The medieval system of society collapsed largely because it was founded on the isolation of the producers. The peasants in the country and the craft guilds in the towns were unable to withstand the nation-wide activities of the merchant class. Assuming that by some miracle the workers could again enter into individual possession of the means of production, it would require another miracle to prevent history repeating itself.
Collective production as organised by capitalism is more economical than individual production. Machinery which is used against the workers by the capitalist class so long as they possess it will be used for the workers when, the latter assume possession; but how are the workers to become individually the possessors of machinery? Mr. Belloc does not tell us ! “The workers operate the machines in common; let them be possessed in common.” That is the proposal of the Socialist. A system of society based upon the common ownership of the means of life —that is Socialism; but Mr. Belloc assures us that “there is nothing new nor anything requiring a moment’s study in the proposal” (p. 22).

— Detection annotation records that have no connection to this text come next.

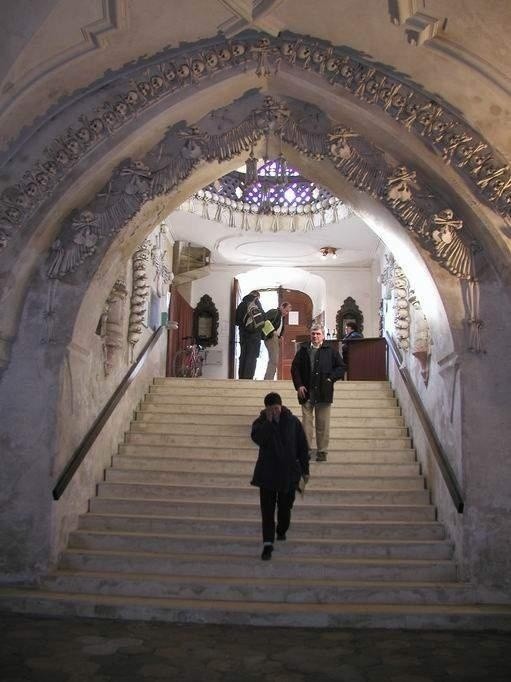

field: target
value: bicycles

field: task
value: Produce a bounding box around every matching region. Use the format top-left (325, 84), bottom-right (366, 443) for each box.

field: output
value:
top-left (172, 335), bottom-right (209, 378)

He is not averse, however, to betraying his ignorance. Thus he confuses Marxism with Proudhonism, and describes Marx as a mere populariser of Proudhon’s ideas. Apparently he has never read or even heard of “The Poverty of Philosophy,” in which Marx tore to pieces Proudhon’s “Philosophy of Poverty.” According to Mr. Belloc, Proudhon was brilliant, while Marx was dull. The latter merely “sat down to write a book,” which the former (although “a literary genius”) presumably could not do. It is interesting to note, however, that while the compilers of the “Encyclopaedia Britannica” consider Marx’s theories important enough to devote two or three columns to, they confess their inability to reduce Proudhon’s ideas to any system.

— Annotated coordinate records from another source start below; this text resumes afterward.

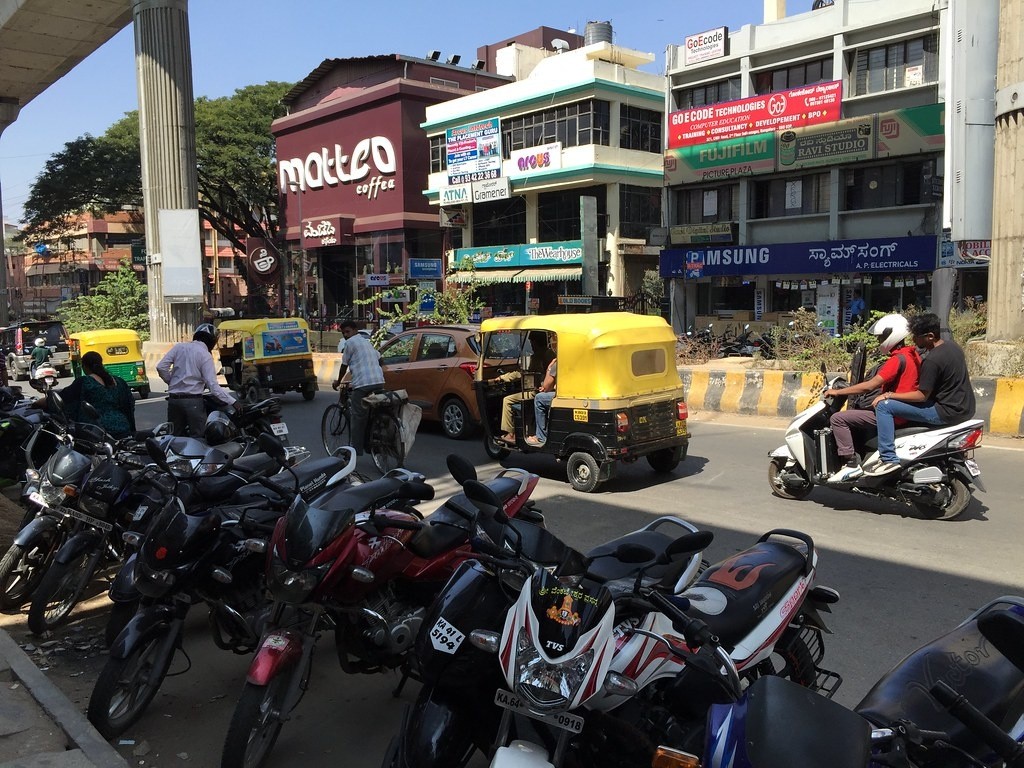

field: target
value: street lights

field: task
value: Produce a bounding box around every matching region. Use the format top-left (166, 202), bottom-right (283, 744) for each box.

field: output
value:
top-left (287, 181), bottom-right (309, 317)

The simple fact is that there was a fundamental divergence between the views of the two men. Proudhon took his stand, as Mr. Belloc points out, on the view that private property was immoral under all conditions. Not so Marx. The doctrine of historical materialism formulated by him showed that moral conceptions themselves arose from economic conditions which varied from age to age. While Proudhon, as the spokesman of “eternal justice,” pleaded for an “equal exchange” to abolish exploitation, Marx showed that, on the average, exchange already was equal and that the exploitation took place, not in the realm of exchange, but in that of production! Finally, Marx held that capitalism was doomed, not because it was “unjust” but because it was a fetter on further economic development and inimical to the interests of an ever-increasing majority in society.
Details like these, however, are beneath the notice of smart men like Mr. Belloc. Consequently, he proceeds to confuse materialism with fatalism. To hold that the human will is determined or shaped by the conditions of its existence is to deny its existence! This is his idea of logic !

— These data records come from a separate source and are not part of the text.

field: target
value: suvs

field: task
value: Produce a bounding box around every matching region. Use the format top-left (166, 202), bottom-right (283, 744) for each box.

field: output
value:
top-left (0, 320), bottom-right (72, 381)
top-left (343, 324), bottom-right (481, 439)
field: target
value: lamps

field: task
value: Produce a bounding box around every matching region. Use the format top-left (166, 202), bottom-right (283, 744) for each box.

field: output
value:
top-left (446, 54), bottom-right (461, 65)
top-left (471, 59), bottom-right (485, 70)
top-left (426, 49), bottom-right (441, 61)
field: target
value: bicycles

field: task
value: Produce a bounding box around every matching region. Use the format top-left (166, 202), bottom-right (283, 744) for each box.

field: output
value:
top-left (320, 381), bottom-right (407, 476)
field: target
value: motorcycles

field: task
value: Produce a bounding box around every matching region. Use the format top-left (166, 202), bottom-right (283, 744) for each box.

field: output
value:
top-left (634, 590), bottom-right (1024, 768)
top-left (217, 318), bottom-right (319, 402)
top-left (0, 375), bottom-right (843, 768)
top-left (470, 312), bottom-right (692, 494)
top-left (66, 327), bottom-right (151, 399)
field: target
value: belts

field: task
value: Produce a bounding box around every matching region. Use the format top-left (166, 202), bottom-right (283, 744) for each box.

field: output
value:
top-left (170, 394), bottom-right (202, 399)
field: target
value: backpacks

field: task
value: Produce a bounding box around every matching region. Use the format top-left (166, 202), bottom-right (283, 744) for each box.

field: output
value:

After this the reader will not be surprised to learn that Mr. Belloc shows a common inability to distinguish between democracy and bureaucracy. He trots out the moth-eaten bogey of despotism. This may indeed prove useful for flattening out the Labour Party and other advocates of “nationalisation”; but our withers are unwrung. The bureaucrats stand or fall with the capitalist class; and, although he would probably not admit it, Mr. Belloc knows that so does the Catholic Church! Hence his animosity to Socialism, his mean, Jew-hating sneers at its scientific founder.
The mother of Marx was no immaculate virgin, but the Son of Mary uttered nothing so inspiring as the slogan—”Workers of the world unite; you have nothing to lose but your chains, you have a world to win.”